To do » What is needed is an exact copy of the entries below, from the line that contains "From the provided options" through the final line, both included, and nothing else.

- - -

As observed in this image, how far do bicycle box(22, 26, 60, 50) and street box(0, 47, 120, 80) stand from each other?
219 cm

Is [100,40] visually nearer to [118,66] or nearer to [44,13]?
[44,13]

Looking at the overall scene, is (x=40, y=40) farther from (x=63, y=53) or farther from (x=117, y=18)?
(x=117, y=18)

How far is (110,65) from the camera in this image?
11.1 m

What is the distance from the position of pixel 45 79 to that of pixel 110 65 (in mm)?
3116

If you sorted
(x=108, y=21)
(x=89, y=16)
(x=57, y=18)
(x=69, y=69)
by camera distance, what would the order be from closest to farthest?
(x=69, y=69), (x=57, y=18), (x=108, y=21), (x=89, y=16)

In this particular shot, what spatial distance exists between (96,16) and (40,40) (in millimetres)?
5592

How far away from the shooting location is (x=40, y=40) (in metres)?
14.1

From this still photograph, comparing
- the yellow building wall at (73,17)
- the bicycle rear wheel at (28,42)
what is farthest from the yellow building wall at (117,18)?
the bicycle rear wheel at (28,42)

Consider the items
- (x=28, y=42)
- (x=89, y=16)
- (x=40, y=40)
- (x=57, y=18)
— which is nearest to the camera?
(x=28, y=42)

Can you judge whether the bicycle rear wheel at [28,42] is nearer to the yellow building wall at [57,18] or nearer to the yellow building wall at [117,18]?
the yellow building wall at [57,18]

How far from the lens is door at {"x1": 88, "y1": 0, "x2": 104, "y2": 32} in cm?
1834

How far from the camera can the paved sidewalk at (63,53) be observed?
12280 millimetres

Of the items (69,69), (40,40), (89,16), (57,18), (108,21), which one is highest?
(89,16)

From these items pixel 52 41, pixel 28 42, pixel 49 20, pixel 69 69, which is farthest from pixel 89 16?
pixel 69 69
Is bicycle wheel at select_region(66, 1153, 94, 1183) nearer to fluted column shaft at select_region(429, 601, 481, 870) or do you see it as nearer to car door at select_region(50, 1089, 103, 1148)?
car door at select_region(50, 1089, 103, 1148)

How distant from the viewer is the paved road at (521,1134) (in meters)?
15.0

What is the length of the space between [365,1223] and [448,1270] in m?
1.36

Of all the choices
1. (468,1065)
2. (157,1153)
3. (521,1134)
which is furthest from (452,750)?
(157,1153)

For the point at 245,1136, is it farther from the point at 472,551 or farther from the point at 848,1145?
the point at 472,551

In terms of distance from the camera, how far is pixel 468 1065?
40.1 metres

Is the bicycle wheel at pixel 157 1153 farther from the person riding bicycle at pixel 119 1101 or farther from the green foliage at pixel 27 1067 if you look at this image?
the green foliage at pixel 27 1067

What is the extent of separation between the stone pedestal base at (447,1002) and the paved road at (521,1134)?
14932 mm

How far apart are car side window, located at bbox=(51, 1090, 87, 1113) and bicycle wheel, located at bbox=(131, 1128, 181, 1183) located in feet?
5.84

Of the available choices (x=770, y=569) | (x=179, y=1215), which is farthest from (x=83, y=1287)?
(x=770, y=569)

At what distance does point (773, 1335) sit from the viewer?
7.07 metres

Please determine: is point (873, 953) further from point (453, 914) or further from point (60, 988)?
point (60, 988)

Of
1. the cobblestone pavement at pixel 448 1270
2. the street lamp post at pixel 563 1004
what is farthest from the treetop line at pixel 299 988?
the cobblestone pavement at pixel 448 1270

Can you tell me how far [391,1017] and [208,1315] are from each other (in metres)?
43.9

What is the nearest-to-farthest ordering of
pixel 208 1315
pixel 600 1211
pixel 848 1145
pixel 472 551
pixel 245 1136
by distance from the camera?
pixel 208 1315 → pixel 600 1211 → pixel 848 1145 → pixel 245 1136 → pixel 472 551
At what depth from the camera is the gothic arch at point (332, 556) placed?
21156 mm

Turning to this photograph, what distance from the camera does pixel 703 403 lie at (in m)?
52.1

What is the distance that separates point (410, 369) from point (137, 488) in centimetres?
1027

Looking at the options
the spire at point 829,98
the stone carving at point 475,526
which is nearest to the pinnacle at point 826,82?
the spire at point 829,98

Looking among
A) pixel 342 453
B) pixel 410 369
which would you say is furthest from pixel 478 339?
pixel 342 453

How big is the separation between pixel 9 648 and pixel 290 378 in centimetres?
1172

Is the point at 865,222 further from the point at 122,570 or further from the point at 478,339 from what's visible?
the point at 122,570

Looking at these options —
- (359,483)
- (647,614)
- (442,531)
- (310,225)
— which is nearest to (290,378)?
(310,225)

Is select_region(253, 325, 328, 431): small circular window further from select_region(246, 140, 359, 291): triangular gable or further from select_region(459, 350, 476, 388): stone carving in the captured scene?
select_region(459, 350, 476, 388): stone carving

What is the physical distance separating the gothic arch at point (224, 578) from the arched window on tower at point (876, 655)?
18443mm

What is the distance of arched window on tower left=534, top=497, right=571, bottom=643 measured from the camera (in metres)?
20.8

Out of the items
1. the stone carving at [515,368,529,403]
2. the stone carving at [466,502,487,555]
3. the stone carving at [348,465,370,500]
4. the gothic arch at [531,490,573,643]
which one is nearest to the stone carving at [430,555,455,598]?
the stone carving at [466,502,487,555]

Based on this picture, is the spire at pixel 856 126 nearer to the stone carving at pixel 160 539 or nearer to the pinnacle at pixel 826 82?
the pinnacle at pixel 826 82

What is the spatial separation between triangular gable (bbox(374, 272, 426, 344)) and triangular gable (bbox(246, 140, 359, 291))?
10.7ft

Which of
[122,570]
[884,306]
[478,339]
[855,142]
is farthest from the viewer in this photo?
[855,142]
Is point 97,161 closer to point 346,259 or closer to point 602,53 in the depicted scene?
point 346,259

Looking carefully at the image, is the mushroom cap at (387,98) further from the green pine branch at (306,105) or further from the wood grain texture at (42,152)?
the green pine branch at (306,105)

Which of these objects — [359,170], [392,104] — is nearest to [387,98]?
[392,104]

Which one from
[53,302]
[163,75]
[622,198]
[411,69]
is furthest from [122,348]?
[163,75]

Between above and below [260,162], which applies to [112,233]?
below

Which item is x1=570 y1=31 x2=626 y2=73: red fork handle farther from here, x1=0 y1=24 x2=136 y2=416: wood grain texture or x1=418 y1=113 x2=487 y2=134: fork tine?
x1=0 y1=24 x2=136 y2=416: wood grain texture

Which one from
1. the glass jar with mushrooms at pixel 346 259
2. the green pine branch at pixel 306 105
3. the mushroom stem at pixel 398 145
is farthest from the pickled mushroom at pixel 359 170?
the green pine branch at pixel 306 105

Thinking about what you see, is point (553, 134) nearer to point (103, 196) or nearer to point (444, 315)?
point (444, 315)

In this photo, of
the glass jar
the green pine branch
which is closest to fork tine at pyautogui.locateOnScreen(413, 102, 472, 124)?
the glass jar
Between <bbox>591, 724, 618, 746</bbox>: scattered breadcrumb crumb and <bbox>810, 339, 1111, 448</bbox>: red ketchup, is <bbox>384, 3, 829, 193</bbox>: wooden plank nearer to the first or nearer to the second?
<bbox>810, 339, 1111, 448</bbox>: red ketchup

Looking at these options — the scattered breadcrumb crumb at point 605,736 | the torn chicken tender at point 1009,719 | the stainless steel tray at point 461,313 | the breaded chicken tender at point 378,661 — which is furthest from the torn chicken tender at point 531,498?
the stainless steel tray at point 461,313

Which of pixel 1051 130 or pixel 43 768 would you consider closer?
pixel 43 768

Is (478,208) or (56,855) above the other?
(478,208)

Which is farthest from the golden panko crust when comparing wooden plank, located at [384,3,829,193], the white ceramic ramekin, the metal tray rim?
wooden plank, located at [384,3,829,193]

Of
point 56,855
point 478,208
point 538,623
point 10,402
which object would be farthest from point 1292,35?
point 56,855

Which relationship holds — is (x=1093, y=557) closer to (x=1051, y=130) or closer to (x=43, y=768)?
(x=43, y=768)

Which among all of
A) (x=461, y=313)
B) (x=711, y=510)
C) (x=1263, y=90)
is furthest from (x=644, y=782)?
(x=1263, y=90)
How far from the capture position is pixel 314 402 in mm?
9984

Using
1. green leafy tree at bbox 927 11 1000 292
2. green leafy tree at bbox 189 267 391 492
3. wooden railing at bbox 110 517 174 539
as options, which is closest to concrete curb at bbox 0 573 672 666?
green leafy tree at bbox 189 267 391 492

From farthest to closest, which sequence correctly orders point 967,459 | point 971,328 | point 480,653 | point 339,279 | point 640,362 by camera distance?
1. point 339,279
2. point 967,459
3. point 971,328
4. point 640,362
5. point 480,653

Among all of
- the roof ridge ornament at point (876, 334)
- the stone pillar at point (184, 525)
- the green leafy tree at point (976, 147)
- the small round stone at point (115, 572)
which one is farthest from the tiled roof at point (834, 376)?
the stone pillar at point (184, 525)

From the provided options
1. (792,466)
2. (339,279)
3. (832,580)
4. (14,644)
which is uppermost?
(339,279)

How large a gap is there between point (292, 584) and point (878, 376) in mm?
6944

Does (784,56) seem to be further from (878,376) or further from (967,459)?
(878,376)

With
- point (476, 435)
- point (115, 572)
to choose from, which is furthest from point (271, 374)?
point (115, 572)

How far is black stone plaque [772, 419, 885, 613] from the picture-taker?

- - -

Solution below »
From the provided options
1. (792,466)
2. (339,279)
3. (832,580)
4. (14,644)
which is uppermost?
(339,279)

How large a gap is there between point (292, 584) and point (878, 376) in mm?
6944

Does (784,56) seem to be further from (878,376) or further from (967,459)?
(878,376)

With
- point (476, 435)
- point (115, 572)
to choose from, which is furthest from point (271, 374)?
point (115, 572)

How far is black stone plaque [772, 419, 885, 613] from the picture-taker?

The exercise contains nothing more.